Facing high-performance computing, big data analytics, and low-latency applications, the existing TCP/IP software/hardware architecture and its high CPU consumption characteristics can no longer meet these demands. This is primarily reflected in excessive processing delays (up to tens of microseconds), along with additional latency caused by multiple memory copies, interrupt handling, context switching, complex TCP/IP protocol processing, excessive network delays, store-and-forward mechanisms, and packet loss.
Whether in traditional HPC applications or emerging deep learning frameworks, RDMA communication has become a critical component. This technology, based on remote direct memory access, significantly improves the speed and efficiency of data exchange. Especially with the rise of cloud computing and deep learning, RDMA has been widely adopted in Ethernet environments. Below, we will explore the technical definition, core principles, and key advantages of RDMA in detail. By the end, you will understand why RDMA offers a superior solution to the aforementioned challenges.
I.What is RDMA?
Traditional TCP/IP technology requires data packets to pass through the operating system and other software layers during processing, consuming substantial server resources and memory bandwidth. Data must be repeatedly copied and moved between system memory, processor caches, and network controller buffers, placing a heavy burden on the CPU and memory. The severe "mismatch" between network bandwidth, processor speed, and memory bandwidth further exacerbates network latency effects.
RDMA (Remote Direct Memory Access) enables one computer to directly access another computer's memory without time-consuming processor involvement. It allows data to be rapidly transferred from one system to a remote system's memory without impacting the operating system. The diagram below illustrates RDMA's principles and its comparison with TCP/IP architecture.


RDMA can be simply understood as leveraging relevant hardware and networking technology, Server 1's NIC can directly read/write Server 2's memory, achieving high bandwidth, ultra-low latency, and minimal resource overhead. Applications are not involved in data transfer—they only need to specify memory read/write addresses, initiate the transfer, and wait for it to complete.
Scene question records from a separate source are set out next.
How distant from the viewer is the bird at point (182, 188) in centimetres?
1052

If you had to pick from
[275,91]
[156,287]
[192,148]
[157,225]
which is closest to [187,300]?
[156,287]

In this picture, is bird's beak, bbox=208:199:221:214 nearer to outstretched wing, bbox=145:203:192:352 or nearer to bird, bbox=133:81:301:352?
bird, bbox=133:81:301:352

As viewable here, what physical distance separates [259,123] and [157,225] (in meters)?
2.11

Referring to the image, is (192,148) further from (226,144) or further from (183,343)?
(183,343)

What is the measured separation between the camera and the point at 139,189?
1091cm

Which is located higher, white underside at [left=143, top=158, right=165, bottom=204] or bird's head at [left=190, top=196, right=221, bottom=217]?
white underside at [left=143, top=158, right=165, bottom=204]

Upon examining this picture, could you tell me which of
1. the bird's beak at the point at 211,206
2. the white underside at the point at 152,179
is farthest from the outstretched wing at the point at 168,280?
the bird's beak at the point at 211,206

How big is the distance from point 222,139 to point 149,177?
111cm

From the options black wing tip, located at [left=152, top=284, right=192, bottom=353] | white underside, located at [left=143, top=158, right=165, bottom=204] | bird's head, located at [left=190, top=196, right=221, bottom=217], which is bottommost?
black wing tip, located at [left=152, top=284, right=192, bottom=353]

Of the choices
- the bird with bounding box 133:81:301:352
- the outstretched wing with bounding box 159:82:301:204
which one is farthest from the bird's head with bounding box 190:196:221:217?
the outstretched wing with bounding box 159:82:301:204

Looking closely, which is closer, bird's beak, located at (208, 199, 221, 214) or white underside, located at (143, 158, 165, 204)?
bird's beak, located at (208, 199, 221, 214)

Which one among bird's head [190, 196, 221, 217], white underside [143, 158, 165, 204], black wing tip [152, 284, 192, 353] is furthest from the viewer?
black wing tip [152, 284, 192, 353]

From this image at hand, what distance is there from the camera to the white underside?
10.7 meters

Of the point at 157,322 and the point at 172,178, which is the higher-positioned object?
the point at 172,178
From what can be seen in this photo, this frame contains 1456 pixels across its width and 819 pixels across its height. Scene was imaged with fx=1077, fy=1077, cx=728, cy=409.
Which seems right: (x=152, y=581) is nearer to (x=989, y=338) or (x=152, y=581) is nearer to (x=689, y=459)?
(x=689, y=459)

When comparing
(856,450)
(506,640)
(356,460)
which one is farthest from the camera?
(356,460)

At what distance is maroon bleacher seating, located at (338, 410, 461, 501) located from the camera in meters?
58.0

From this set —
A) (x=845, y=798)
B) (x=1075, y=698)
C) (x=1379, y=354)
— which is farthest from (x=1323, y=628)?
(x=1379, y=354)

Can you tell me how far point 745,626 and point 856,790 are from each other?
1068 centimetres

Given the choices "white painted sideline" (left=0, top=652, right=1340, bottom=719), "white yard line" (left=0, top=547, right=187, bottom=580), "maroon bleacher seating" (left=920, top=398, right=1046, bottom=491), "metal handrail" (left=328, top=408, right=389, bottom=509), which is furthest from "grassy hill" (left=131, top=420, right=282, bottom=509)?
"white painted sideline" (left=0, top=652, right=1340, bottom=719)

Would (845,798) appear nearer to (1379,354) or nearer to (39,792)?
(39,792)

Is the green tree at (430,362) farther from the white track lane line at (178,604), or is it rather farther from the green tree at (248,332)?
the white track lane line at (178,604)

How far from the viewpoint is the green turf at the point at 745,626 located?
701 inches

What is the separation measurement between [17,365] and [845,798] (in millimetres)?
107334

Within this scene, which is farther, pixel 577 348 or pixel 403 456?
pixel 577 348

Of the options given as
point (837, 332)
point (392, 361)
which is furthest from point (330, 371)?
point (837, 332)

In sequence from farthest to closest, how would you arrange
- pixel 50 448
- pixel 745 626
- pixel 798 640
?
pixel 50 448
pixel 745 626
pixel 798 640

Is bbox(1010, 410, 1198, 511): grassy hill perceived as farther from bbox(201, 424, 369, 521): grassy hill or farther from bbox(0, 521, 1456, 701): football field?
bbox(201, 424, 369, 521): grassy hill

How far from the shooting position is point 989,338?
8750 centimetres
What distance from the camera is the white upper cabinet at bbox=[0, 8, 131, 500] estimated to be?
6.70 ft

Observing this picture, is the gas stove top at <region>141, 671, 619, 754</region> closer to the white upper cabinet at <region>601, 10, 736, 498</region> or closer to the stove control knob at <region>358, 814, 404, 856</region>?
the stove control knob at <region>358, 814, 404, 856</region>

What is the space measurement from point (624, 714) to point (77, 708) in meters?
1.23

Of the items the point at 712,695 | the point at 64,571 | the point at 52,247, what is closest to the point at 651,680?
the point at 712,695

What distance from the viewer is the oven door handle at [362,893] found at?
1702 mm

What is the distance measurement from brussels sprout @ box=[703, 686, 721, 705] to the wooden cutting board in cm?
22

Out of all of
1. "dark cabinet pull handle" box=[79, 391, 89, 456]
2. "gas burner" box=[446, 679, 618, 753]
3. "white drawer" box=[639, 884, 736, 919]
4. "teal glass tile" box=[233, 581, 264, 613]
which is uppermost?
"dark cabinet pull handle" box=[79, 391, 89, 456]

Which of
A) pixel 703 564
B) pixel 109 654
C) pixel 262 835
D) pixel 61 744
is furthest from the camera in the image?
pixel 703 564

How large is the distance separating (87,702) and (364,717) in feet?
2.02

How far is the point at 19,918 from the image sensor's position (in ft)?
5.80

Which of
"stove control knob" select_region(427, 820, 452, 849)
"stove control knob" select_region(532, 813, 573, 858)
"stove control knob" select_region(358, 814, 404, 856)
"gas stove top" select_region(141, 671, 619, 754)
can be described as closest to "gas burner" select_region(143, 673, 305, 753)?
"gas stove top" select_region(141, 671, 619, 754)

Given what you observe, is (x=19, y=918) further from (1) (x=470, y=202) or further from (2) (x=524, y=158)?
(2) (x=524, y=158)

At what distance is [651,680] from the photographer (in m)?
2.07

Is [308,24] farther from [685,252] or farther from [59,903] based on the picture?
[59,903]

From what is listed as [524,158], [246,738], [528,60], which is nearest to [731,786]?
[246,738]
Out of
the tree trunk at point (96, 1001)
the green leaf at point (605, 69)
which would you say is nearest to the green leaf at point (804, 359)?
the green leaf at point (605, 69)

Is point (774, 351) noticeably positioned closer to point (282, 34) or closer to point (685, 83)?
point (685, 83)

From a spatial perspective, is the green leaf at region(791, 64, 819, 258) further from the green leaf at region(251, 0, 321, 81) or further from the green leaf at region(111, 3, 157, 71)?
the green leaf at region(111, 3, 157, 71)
II.Which Network Protocols Support RDMA?
2.1 InfiniBand
InfiniBand is a native RDMA architecture designed for HPC (High-Performance Computing), featuring lossless low-latency networking with RDMA as its core function. It defines the link layer, transport layer, and management layer for tightly coupled clusters. With its ultra-low latency, high bandwidth, and mature tooling, InfiniBand has long dominated HPC field and remains unmatched in high-speed, large-scale cluster applications. However, as a standalone network technology, it requires dedicated NICs and switches.
2.2 RoCE
RoCE (RDMA over Converged Ethernet) encapsulates RDMA traffic over UDP/IPv4 or UDP/IPv6, enabling L3 network routing. It relies on data center controls (e.g., PFC for flow control, ECN for congestion management) to maintain low latency by mitigating packet loss and congestion.
2.3 iWARP
iWARP (Internet Wide Area RDMA Protocol) implements RDMA over TCP. It implements RDMA function through a reliable TCP transport protocol stack (based on IETF standards: RDMAP, DDP, MPA/TCP/SCTP). Due to TCP's reliability and connection-oriented nature, iWARP proves more attractive in packet-loss-prone or wide-area network (WAN) environments, though its performance differs from UDP-based RoCEv2 and native InfiniBand.
III.Advantages of RDMA
At its core, RDMA is a "smart NIC with optimized software architecture" technology for high-speed remote memory access. It achieves high-performance remote data transfer through two key approaches:
- Hardware-accelerated RDMA protocols embedded in NICs.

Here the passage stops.